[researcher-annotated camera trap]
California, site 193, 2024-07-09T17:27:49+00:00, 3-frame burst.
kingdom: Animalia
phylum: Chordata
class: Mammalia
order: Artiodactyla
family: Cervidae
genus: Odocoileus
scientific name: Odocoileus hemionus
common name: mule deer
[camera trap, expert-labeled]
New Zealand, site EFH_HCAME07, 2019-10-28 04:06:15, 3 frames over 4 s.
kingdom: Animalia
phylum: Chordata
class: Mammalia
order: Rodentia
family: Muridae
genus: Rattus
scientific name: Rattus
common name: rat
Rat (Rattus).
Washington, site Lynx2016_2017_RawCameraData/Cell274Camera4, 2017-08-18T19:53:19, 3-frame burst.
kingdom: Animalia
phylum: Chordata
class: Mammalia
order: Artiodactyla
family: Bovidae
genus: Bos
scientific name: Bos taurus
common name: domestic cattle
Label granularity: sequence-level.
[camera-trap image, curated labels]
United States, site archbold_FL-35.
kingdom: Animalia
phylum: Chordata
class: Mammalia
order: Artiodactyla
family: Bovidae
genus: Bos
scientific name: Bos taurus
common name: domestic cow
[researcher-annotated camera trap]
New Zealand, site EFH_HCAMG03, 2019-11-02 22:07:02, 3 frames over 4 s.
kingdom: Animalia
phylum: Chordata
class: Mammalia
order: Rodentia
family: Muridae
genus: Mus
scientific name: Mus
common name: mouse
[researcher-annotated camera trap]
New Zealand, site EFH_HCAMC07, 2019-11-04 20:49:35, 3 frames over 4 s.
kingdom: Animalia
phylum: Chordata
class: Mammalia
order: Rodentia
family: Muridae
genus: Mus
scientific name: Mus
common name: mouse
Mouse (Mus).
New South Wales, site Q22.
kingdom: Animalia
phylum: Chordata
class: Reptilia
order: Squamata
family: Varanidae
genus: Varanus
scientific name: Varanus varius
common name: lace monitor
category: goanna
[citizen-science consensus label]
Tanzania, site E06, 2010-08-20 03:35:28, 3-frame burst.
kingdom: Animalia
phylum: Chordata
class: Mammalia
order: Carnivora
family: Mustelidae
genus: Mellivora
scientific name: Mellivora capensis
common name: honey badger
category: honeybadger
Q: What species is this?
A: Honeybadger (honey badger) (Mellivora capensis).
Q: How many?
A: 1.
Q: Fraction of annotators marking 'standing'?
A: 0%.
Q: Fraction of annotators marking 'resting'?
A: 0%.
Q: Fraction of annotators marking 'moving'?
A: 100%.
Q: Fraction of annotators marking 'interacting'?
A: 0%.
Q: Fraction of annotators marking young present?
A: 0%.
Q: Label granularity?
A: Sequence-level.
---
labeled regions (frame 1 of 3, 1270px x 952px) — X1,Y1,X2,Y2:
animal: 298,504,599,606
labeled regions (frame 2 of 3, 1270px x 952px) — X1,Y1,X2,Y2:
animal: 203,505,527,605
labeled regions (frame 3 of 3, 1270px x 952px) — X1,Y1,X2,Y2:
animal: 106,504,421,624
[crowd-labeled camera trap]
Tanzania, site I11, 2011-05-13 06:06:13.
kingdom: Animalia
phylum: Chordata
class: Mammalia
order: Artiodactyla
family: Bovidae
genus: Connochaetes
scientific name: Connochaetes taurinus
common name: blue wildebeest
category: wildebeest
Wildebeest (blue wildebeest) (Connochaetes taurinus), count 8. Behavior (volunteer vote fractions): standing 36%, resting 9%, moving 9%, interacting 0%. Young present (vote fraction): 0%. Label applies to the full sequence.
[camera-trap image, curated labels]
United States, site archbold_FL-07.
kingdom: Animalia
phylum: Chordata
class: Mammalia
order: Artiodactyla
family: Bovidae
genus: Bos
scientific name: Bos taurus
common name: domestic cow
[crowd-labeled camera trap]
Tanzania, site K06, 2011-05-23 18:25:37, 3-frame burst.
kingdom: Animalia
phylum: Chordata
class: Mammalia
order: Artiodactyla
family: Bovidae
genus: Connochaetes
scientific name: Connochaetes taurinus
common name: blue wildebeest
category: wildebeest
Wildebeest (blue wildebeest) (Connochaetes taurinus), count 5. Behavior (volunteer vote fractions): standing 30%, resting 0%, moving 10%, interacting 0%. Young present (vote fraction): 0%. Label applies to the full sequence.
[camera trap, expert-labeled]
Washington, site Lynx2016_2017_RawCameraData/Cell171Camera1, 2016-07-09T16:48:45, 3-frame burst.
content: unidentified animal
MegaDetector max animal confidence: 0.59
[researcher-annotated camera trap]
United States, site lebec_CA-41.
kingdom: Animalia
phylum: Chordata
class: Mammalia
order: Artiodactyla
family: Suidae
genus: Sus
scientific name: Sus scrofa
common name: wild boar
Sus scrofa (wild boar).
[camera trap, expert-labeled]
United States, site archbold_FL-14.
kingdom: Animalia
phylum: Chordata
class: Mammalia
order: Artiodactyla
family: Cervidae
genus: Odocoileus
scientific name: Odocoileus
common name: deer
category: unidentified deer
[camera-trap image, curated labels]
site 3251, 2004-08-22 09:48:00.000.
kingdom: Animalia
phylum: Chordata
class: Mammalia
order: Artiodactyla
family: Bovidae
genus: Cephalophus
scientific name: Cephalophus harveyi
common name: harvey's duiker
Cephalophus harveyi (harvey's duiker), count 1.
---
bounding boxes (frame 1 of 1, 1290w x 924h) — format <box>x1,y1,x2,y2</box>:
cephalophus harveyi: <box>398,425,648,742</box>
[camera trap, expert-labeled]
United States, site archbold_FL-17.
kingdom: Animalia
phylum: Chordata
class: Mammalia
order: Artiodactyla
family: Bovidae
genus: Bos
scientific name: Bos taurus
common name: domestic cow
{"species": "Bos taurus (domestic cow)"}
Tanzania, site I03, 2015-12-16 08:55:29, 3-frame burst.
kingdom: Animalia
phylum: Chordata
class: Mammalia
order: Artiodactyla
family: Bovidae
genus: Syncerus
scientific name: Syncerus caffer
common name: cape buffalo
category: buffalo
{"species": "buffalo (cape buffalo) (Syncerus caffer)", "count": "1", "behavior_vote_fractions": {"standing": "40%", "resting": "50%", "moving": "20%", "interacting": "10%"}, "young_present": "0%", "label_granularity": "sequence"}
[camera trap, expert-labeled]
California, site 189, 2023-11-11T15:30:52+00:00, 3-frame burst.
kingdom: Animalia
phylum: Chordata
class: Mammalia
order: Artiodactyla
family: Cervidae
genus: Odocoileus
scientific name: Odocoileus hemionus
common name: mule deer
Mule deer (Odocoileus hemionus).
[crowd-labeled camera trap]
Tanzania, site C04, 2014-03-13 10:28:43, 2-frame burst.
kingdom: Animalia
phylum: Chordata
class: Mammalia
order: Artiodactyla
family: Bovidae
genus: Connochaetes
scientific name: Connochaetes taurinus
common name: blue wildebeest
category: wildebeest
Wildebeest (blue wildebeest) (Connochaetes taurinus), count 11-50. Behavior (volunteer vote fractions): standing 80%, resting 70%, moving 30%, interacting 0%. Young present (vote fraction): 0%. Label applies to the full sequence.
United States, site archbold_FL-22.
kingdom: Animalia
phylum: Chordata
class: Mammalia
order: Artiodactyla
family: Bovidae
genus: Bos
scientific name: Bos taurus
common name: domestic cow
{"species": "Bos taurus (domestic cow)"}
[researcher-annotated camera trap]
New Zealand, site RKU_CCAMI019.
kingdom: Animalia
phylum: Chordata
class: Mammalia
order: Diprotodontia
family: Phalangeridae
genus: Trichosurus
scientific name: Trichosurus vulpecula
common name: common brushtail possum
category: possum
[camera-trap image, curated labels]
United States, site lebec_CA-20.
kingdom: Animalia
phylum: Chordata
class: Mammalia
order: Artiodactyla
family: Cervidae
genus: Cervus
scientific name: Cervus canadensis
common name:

◆ ◆ ◆ ◆

# TASK ITEM
Please return the records above exactly as they are written.

# RESPONSE TO THE TASK
[researcher-annotated camera trap]
California, site 193, 2024-07-09T17:27:49+00:00, 3-frame burst.
kingdom: Animalia
phylum: Chordata
class: Mammalia
order: Artiodactyla
family: Cervidae
genus: Odocoileus
scientific name: Odocoileus hemionus
common name: mule deer
[camera trap, expert-labeled]
New Zealand, site EFH_HCAME07, 2019-10-28 04:06:15, 3 frames over 4 s.
kingdom: Animalia
phylum: Chordata
class: Mammalia
order: Rodentia
family: Muridae
genus: Rattus
scientific name: Rattus
common name: rat
Rat (Rattus).
Washington, site Lynx2016_2017_RawCameraData/Cell274Camera4, 2017-08-18T19:53:19, 3-frame burst.
kingdom: Animalia
phylum: Chordata
class: Mammalia
order: Artiodactyla
family: Bovidae
genus: Bos
scientific name: Bos taurus
common name: domestic cattle
Label granularity: sequence-level.
[camera-trap image, curated labels]
United States, site archbold_FL-35.
kingdom: Animalia
phylum: Chordata
class: Mammalia
order: Artiodactyla
family: Bovidae
genus: Bos
scientific name: Bos taurus
common name: domestic cow
[researcher-annotated camera trap]
New Zealand, site EFH_HCAMG03, 2019-11-02 22:07:02, 3 frames over 4 s.
kingdom: Animalia
phylum: Chordata
class: Mammalia
order: Rodentia
family: Muridae
genus: Mus
scientific name: Mus
common name: mouse
[researcher-annotated camera trap]
New Zealand, site EFH_HCAMC07, 2019-11-04 20:49:35, 3 frames over 4 s.
kingdom: Animalia
phylum: Chordata
class: Mammalia
order: Rodentia
family: Muridae
genus: Mus
scientific name: Mus
common name: mouse
Mouse (Mus).
New South Wales, site Q22.
kingdom: Animalia
phylum: Chordata
class: Reptilia
order: Squamata
family: Varanidae
genus: Varanus
scientific name: Varanus varius
common name: lace monitor
category: goanna
[citizen-science consensus label]
Tanzania, site E06, 2010-08-20 03:35:28, 3-frame burst.
kingdom: Animalia
phylum: Chordata
class: Mammalia
order: Carnivora
family: Mustelidae
genus: Mellivora
scientific name: Mellivora capensis
common name: honey badger
category: honeybadger
Q: What species is this?
A: Honeybadger (honey badger) (Mellivora capensis).
Q: How many?
A: 1.
Q: Fraction of annotators marking 'standing'?
A: 0%.
Q: Fraction of annotators marking 'resting'?
A: 0%.
Q: Fraction of annotators marking 'moving'?
A: 100%.
Q: Fraction of annotators marking 'interacting'?
A: 0%.
Q: Fraction of annotators marking young present?
A: 0%.
Q: Label granularity?
A: Sequence-level.
---
labeled regions (frame 1 of 3, 1270px x 952px) — X1,Y1,X2,Y2:
animal: 298,504,599,606
labeled regions (frame 2 of 3, 1270px x 952px) — X1,Y1,X2,Y2:
animal: 203,505,527,605
labeled regions (frame 3 of 3, 1270px x 952px) — X1,Y1,X2,Y2:
animal: 106,504,421,624
[crowd-labeled camera trap]
Tanzania, site I11, 2011-05-13 06:06:13.
kingdom: Animalia
phylum: Chordata
class: Mammalia
order: Artiodactyla
family: Bovidae
genus: Connochaetes
scientific name: Connochaetes taurinus
common name: blue wildebeest
category: wildebeest
Wildebeest (blue wildebeest) (Connochaetes taurinus), count 8. Behavior (volunteer vote fractions): standing 36%, resting 9%, moving 9%, interacting 0%. Young present (vote fraction): 0%. Label applies to the full sequence.
[camera-trap image, curated labels]
United States, site archbold_FL-07.
kingdom: Animalia
phylum: Chordata
class: Mammalia
order: Artiodactyla
family: Bovidae
genus: Bos
scientific name: Bos taurus
common name: domestic cow
[crowd-labeled camera trap]
Tanzania, site K06, 2011-05-23 18:25:37, 3-frame burst.
kingdom: Animalia
phylum: Chordata
class: Mammalia
order: Artiodactyla
family: Bovidae
genus: Connochaetes
scientific name: Connochaetes taurinus
common name: blue wildebeest
category: wildebeest
Wildebeest (blue wildebeest) (Connochaetes taurinus), count 5. Behavior (volunteer vote fractions): standing 30%, resting 0%, moving 10%, interacting 0%. Young present (vote fraction): 0%. Label applies to the full sequence.
[camera trap, expert-labeled]
Washington, site Lynx2016_2017_RawCameraData/Cell171Camera1, 2016-07-09T16:48:45, 3-frame burst.
content: unidentified animal
MegaDetector max animal confidence: 0.59
[researcher-annotated camera trap]
United States, site lebec_CA-41.
kingdom: Animalia
phylum: Chordata
class: Mammalia
order: Artiodactyla
family: Suidae
genus: Sus
scientific name: Sus scrofa
common name: wild boar
Sus scrofa (wild boar).
[camera trap, expert-labeled]
United States, site archbold_FL-14.
kingdom: Animalia
phylum: Chordata
class: Mammalia
order: Artiodactyla
family: Cervidae
genus: Odocoileus
scientific name: Odocoileus
common name: deer
category: unidentified deer
[camera-trap image, curated labels]
site 3251, 2004-08-22 09:48:00.000.
kingdom: Animalia
phylum: Chordata
class: Mammalia
order: Artiodactyla
family: Bovidae
genus: Cephalophus
scientific name: Cephalophus harveyi
common name: harvey's duiker
Cephalophus harveyi (harvey's duiker), count 1.
---
bounding boxes (frame 1 of 1, 1290w x 924h) — format <box>x1,y1,x2,y2</box>:
cephalophus harveyi: <box>398,425,648,742</box>
[camera trap, expert-labeled]
United States, site archbold_FL-17.
kingdom: Animalia
phylum: Chordata
class: Mammalia
order: Artiodactyla
family: Bovidae
genus: Bos
scientific name: Bos taurus
common name: domestic cow
{"species": "Bos taurus (domestic cow)"}
Tanzania, site I03, 2015-12-16 08:55:29, 3-frame burst.
kingdom: Animalia
phylum: Chordata
class: Mammalia
order: Artiodactyla
family: Bovidae
genus: Syncerus
scientific name: Syncerus caffer
common name: cape buffalo
category: buffalo
{"species": "buffalo (cape buffalo) (Syncerus caffer)", "count": "1", "behavior_vote_fractions": {"standing": "40%", "resting": "50%", "moving": "20%", "interacting": "10%"}, "young_present": "0%", "label_granularity": "sequence"}
[camera trap, expert-labeled]
California, site 189, 2023-11-11T15:30:52+00:00, 3-frame burst.
kingdom: Animalia
phylum: Chordata
class: Mammalia
order: Artiodactyla
family: Cervidae
genus: Odocoileus
scientific name: Odocoileus hemionus
common name: mule deer
Mule deer (Odocoileus hemionus).
[crowd-labeled camera trap]
Tanzania, site C04, 2014-03-13 10:28:43, 2-frame burst.
kingdom: Animalia
phylum: Chordata
class: Mammalia
order: Artiodactyla
family: Bovidae
genus: Connochaetes
scientific name: Connochaetes taurinus
common name: blue wildebeest
category: wildebeest
Wildebeest (blue wildebeest) (Connochaetes taurinus), count 11-50. Behavior (volunteer vote fractions): standing 80%, resting 70%, moving 30%, interacting 0%. Young present (vote fraction): 0%. Label applies to the full sequence.
United States, site archbold_FL-22.
kingdom: Animalia
phylum: Chordata
class: Mammalia
order: Artiodactyla
family: Bovidae
genus: Bos
scientific name: Bos taurus
common name: domestic cow
{"species": "Bos taurus (domestic cow)"}
[researcher-annotated camera trap]
New Zealand, site RKU_CCAMI019.
kingdom: Animalia
phylum: Chordata
class: Mammalia
order: Diprotodontia
family: Phalangeridae
genus: Trichosurus
scientific name: Trichosurus vulpecula
common name: common brushtail possum
category: possum
[camera-trap image, curated labels]
United States, site lebec_CA-20.
kingdom: Animalia
phylum: Chordata
class: Mammalia
order: Artiodactyla
family: Cervidae
genus: Cervus
scientific name: Cervus canadensis
common name:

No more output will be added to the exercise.